— start Given data —
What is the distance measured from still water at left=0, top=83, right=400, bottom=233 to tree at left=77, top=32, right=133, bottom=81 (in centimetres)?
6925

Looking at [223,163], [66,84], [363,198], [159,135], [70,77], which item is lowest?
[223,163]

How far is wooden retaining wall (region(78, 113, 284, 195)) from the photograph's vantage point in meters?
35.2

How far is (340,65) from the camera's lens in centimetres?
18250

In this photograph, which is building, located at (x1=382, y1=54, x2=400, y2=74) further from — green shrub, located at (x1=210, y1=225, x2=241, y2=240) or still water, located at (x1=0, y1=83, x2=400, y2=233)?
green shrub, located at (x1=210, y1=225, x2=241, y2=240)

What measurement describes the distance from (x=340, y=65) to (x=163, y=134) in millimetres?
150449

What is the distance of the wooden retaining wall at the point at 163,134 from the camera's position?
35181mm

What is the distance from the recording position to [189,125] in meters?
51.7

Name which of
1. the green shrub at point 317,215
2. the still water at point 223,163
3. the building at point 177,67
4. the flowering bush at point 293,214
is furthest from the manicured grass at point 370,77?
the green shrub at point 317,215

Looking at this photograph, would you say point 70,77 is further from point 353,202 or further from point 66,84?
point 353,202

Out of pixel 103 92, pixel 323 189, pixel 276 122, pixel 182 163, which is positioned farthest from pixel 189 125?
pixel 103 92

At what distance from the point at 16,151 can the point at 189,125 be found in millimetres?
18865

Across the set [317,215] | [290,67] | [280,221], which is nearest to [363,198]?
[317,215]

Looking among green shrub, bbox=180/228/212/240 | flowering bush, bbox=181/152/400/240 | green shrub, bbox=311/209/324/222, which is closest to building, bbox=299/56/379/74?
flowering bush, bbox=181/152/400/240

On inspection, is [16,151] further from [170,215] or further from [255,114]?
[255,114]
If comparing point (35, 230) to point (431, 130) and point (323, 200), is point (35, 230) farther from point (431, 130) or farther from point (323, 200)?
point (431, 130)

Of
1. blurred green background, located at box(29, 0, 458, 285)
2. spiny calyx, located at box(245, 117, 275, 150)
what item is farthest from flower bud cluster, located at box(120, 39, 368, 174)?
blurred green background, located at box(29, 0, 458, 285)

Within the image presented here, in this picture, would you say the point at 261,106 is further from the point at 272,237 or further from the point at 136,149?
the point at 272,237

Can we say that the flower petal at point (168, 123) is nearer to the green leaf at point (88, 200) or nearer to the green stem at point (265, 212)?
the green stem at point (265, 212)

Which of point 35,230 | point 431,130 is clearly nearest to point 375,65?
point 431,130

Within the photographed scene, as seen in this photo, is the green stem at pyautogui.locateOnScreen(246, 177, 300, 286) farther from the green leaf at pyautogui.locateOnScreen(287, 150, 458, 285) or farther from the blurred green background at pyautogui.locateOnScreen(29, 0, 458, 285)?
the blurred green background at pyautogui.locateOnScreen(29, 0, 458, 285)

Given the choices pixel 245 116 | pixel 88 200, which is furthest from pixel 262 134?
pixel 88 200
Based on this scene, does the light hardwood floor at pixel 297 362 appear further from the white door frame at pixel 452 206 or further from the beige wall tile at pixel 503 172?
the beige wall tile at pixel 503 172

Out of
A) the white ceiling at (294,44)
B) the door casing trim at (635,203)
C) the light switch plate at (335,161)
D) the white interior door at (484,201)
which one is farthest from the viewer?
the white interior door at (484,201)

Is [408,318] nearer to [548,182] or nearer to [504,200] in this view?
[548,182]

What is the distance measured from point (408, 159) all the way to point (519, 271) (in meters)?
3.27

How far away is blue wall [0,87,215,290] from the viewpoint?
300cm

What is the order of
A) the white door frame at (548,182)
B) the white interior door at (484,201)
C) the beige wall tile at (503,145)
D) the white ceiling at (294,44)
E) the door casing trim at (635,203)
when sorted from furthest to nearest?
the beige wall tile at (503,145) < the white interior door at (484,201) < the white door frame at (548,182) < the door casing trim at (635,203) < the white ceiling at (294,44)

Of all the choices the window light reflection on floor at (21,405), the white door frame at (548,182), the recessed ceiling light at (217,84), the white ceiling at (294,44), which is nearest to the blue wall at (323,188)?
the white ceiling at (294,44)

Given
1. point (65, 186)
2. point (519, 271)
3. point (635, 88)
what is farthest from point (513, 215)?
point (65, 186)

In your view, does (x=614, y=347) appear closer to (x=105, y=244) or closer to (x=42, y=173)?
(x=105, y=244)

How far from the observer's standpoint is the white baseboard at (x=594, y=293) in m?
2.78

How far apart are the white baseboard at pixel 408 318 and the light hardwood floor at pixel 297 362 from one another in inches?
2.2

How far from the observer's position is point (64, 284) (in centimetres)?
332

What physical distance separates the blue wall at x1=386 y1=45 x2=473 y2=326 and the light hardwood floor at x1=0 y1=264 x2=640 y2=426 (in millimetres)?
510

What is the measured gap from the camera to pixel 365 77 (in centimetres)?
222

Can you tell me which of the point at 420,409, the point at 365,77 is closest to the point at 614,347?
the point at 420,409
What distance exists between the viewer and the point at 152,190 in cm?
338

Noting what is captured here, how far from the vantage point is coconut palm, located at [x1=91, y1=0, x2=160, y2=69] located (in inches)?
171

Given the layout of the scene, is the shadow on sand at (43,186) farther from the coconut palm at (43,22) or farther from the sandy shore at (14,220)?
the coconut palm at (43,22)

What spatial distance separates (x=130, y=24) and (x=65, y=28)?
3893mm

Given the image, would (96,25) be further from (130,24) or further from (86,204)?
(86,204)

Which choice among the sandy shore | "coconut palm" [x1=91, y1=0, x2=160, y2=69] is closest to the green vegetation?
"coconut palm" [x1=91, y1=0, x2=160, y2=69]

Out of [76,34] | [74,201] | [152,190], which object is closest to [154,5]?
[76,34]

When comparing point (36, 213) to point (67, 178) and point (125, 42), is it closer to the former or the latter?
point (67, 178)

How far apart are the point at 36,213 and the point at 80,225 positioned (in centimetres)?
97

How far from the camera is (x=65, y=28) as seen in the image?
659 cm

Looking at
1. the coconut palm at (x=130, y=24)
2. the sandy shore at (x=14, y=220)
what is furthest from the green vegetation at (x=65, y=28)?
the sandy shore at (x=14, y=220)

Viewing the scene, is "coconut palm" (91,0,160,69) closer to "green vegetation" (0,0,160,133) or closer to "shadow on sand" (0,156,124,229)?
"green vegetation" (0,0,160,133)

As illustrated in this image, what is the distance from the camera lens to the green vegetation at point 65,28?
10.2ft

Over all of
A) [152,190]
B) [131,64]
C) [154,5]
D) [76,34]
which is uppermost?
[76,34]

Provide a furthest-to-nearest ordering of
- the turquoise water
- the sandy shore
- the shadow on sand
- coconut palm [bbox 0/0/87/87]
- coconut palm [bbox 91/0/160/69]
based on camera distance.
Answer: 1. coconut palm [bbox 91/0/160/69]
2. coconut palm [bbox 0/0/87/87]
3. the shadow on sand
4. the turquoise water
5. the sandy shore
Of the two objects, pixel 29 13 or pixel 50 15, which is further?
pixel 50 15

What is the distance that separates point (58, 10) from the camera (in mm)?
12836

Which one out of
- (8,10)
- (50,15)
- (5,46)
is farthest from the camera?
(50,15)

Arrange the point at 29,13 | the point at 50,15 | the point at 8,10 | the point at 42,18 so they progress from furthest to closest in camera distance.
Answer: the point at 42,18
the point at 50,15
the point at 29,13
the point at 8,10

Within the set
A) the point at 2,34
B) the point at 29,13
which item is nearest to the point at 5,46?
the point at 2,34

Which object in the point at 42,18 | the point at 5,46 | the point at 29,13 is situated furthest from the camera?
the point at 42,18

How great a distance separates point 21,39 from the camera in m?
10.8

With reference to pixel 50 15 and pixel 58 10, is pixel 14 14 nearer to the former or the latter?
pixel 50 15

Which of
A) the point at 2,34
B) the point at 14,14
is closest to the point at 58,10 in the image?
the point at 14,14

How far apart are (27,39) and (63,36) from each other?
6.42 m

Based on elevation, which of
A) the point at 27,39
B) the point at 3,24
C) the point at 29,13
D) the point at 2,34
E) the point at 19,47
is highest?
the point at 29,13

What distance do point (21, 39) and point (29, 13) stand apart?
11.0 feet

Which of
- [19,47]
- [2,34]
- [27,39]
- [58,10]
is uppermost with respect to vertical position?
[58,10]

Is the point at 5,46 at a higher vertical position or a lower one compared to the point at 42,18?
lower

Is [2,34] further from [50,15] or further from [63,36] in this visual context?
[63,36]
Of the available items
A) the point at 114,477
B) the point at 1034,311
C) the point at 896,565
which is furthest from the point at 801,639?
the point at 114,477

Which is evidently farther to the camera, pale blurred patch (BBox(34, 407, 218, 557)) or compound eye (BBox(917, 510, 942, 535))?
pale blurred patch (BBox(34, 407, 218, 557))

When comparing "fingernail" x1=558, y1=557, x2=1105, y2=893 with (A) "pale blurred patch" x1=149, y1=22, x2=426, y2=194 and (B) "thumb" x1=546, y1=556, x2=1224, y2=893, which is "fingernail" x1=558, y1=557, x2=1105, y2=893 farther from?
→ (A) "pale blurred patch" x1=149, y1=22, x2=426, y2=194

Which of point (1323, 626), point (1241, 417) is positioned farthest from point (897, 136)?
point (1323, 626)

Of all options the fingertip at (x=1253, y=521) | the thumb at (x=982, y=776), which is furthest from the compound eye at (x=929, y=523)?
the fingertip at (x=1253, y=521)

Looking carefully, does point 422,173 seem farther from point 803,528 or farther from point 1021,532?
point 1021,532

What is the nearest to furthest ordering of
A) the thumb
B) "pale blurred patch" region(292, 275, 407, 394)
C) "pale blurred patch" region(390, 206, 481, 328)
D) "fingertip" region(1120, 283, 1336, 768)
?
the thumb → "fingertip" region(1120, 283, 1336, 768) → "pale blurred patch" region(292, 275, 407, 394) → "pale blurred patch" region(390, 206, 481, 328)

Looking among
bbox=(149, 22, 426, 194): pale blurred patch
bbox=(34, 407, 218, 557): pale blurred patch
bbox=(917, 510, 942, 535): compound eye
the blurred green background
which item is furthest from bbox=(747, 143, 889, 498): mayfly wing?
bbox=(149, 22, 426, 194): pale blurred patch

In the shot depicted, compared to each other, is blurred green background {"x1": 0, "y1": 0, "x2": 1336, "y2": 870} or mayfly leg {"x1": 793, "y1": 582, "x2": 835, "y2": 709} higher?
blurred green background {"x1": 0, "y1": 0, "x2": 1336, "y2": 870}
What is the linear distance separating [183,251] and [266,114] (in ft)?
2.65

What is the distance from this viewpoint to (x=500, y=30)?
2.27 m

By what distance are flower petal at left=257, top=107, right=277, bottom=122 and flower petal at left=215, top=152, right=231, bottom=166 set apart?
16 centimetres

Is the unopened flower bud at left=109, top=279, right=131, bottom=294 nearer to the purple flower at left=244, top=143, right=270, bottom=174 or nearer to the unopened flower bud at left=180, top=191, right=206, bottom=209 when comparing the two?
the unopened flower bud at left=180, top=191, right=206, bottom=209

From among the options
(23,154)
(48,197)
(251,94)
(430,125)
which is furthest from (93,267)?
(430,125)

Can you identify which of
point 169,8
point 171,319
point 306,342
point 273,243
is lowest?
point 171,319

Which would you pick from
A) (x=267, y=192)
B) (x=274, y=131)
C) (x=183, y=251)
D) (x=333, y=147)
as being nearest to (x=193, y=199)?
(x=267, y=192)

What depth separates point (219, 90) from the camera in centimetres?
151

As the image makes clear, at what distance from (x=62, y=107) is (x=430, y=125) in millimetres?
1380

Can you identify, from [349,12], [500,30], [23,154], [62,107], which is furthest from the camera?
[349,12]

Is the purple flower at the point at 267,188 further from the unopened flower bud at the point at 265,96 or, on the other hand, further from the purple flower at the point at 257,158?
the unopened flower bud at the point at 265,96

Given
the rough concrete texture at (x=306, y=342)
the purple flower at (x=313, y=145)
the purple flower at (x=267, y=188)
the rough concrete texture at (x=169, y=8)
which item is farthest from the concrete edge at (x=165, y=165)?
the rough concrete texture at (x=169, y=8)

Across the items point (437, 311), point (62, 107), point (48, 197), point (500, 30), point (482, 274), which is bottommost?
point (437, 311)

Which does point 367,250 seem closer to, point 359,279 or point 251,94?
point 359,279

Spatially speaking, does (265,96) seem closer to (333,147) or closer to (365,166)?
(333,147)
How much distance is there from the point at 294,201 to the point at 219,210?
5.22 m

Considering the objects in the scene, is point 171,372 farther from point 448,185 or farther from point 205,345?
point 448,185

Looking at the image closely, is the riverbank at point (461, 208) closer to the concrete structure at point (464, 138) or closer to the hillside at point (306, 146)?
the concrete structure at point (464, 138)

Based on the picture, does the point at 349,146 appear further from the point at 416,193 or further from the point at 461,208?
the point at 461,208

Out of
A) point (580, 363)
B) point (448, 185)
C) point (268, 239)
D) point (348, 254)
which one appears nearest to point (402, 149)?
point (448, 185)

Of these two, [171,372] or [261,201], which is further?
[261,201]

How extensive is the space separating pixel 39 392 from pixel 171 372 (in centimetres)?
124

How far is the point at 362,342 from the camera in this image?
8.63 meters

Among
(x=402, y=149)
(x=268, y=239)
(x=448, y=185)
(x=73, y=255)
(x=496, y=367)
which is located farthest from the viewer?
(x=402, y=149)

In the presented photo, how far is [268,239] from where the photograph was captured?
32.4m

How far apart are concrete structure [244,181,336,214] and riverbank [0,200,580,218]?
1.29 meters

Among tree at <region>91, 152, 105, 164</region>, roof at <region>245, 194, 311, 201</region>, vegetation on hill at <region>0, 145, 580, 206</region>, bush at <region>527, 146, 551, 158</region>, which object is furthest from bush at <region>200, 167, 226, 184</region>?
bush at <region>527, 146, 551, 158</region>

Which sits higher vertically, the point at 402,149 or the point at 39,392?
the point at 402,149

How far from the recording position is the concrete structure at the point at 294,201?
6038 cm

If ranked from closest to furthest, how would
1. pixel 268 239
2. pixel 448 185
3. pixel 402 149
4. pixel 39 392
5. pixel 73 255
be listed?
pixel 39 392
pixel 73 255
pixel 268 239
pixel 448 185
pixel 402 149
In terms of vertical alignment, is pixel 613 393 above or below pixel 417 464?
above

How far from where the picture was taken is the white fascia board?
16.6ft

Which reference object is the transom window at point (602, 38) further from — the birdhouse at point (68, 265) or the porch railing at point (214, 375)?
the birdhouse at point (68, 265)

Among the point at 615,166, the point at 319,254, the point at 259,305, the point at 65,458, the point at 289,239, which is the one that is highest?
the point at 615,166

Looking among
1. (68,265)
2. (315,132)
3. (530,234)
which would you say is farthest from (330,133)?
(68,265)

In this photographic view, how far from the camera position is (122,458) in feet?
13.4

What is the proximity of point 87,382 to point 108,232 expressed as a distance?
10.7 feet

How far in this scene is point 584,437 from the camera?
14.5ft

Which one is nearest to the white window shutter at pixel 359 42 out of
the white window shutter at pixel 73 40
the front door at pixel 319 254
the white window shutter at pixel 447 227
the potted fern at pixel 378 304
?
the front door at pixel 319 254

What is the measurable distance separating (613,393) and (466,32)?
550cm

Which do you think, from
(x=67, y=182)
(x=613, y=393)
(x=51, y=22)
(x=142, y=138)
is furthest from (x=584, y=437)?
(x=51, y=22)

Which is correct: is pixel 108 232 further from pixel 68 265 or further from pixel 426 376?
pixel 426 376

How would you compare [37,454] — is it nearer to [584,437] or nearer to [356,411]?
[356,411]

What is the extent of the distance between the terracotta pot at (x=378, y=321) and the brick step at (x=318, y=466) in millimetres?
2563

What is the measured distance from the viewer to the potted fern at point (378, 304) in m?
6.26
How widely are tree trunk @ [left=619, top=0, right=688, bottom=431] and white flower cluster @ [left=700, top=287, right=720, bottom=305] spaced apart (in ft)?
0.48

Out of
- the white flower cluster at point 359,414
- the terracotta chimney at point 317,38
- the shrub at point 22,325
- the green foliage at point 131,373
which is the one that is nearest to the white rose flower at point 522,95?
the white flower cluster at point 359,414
— end Given data —
→ Set task:
Nothing but the lines from the one with "Which reference object" through the last line should be repeated, each exactly as it stands.

→ In response:
Which reference object is the transom window at point (602, 38) further from — the birdhouse at point (68, 265) or the porch railing at point (214, 375)?
the birdhouse at point (68, 265)

Among the point at 615,166, the point at 319,254, the point at 259,305, the point at 65,458, the point at 289,239, which is the one that is highest?
the point at 615,166

Looking among
1. (68,265)
2. (315,132)
3. (530,234)
which would you say is farthest from (330,133)?
(68,265)

In this photographic view, how far from the camera position is (122,458) in feet?
13.4

What is the proximity of point 87,382 to point 108,232 expressed as a distance?
10.7 feet

How far in this scene is point 584,437 from the camera?
14.5ft

Which one is nearest to the white window shutter at pixel 359 42 out of
the white window shutter at pixel 73 40
the front door at pixel 319 254
the white window shutter at pixel 447 227
the potted fern at pixel 378 304
?
the front door at pixel 319 254

What is the measurable distance separating (613,393) and (466,32)?
550cm

Which do you think, from
(x=67, y=182)
(x=613, y=393)
(x=51, y=22)
(x=142, y=138)
is furthest from (x=584, y=437)?
(x=51, y=22)

Which is correct: is pixel 108 232 further from pixel 68 265 or further from pixel 426 376?
pixel 426 376

How would you compare [37,454] — is it nearer to [584,437] or nearer to [356,411]?
[356,411]

What is the extent of the distance between the terracotta pot at (x=378, y=321) and the brick step at (x=318, y=466) in millimetres?
2563

What is the measured distance from the viewer to the potted fern at point (378, 304) in m?
6.26
How widely are tree trunk @ [left=619, top=0, right=688, bottom=431] and white flower cluster @ [left=700, top=287, right=720, bottom=305] spaced apart (in ft)?
0.48

Out of
- the white flower cluster at point 359,414
- the terracotta chimney at point 317,38
- the shrub at point 22,325
- the green foliage at point 131,373
which is the one that is nearest to the white rose flower at point 522,95?
the white flower cluster at point 359,414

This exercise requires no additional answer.